Things have gotten a little bit better of late. For a while I was really upset because my mom said it wasn’t safe to go to my personal trainer’s house. Now we meet on Facetime three times a week and he trains me by phone. He calls me on Facetime and I work out in our basement, lift weights, running up the stairs, going on the rowing machine, and doing planks. I call those torture, but working out is something I need to maintain my mental health.
Another reason I’m happier now is that my program started doing online stuff such as Google Meets. This was a little hard for me at first because our family computer doesn’t have a camera or a microphone, but then my dad starting lending me his work laptop, so now I get to meet with my whole class at once. I look forward to these conversations a lot. We talk about world events and what is going on with our lives. These classmates were the ones I would usually see almost daily. Now, I get to see them, my teacher, and sometimes even her four-year-old daughter playing in the background.
We also get homework every week, which includes watching videos, particularly CNN, doing online reflection forms, and doing money skills worksheets. The worksheets are easy for me but I was pretty shocked to learn that some shoes cost $150! My teacher also shares recipes that we can make at home. So far I’ve made goulash by following my teacher’s video tutorial, and green bean fries by printing out a recipe. The fries were easy to make, healthy, and delicious. I haven’t tried making the chicken, bacon, and ranch pizza though because my mom thinks it’s not healthy enough.
To keep myself busy, I’ve also been making art. My art is patterned like a rug and I fill it all the way in with markers. I’ve also done some painting. Another thing I have been doing is helping neighbors who are busy with outside projects. I helped my neighbor Noah with taking out a fence and a bunch of vines, and staining his woodwork outdoors. I also helped another neighbor by shoveling his mulch into wheelbarrows and moving it. And I mowed our own lawn using a push mower (Mom cheered for that one). These jobs keep me busy and make me happy.
The first thing I will do when I am free again is hang out with my friends and get a coffee or a sandwich, and maybe even a treat. This is what I have learned from the coronavirus so far: it sucks to be at your house all day. In the future I need to go out in the world. I need to be successful. Staying home is no good!!

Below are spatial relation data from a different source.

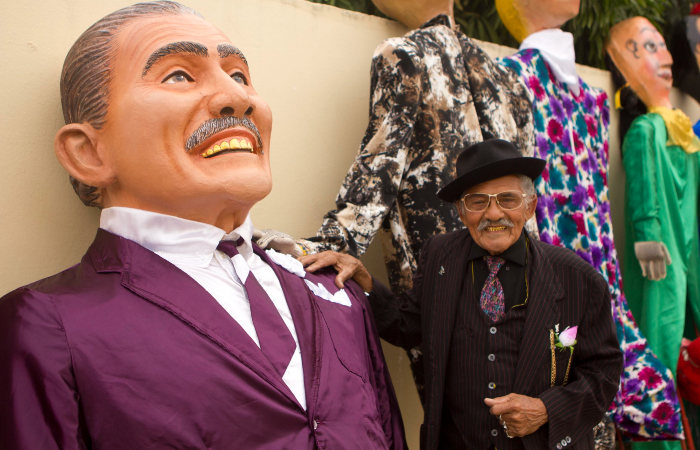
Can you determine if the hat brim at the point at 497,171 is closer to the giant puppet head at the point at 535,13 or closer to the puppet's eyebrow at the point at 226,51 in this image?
the puppet's eyebrow at the point at 226,51

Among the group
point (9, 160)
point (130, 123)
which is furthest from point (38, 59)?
point (130, 123)

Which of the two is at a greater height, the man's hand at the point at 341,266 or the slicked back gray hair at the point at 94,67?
the slicked back gray hair at the point at 94,67

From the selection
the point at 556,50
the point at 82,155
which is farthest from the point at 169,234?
the point at 556,50

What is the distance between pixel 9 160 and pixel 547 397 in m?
1.68

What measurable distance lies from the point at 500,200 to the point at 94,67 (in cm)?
120

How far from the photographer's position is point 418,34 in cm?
229

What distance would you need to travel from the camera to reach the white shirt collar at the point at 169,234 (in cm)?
135

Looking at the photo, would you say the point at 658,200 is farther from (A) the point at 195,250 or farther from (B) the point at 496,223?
(A) the point at 195,250

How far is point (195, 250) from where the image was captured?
4.51ft

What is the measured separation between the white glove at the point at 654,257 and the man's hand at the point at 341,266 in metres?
2.00

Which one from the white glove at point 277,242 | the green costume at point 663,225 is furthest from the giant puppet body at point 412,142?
the green costume at point 663,225

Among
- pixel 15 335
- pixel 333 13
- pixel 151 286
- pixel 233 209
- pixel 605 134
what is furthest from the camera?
pixel 605 134

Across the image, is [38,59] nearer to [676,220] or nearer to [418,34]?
[418,34]

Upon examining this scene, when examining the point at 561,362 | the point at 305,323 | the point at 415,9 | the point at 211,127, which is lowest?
the point at 561,362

Miles’ general bio, written by mom, and ok’d by Miles:
Miles Rodriguez is 20 years old and lives with his parents in Portland, OR. He is in his second year at the Community Transition Program (CTP) at Portland Public Schools. Miles aspires to be a baker or cook someday, and will likely attend a special education culinary class after CTP. Miles has autism, and early on in his infancy had a lack of head growth that became microcephaly. Many of Miles’ disabilities, however, could easily be associated with his autism.

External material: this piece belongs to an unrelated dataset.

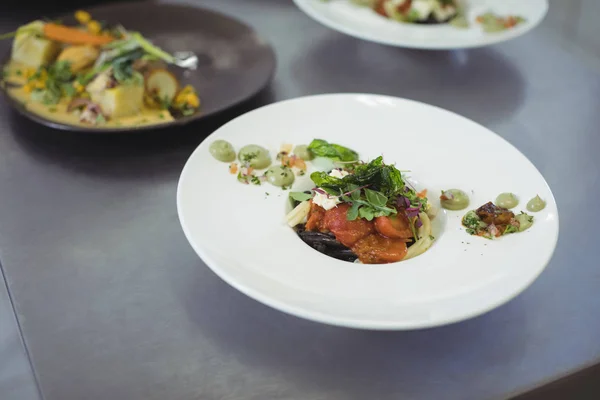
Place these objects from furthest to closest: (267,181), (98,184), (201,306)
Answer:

Miles loves all things related to food. He would call himself a foodie. He has a passion for Oreo cookies, and even has a cat named Oreo. Recently during coronavirus sheltering he outdid himself by making a chocolate cookie crusted pie with Oreo pudding and a whipped cream / mascarpone Oreo topping. After a recent load of groceries was put away, Miles was disappointed to find there were no Oreo cookies in the bags (sometimes, he would agree, his mom sucks). Miles talks frequently about the great things he will invent with Oreo cookies.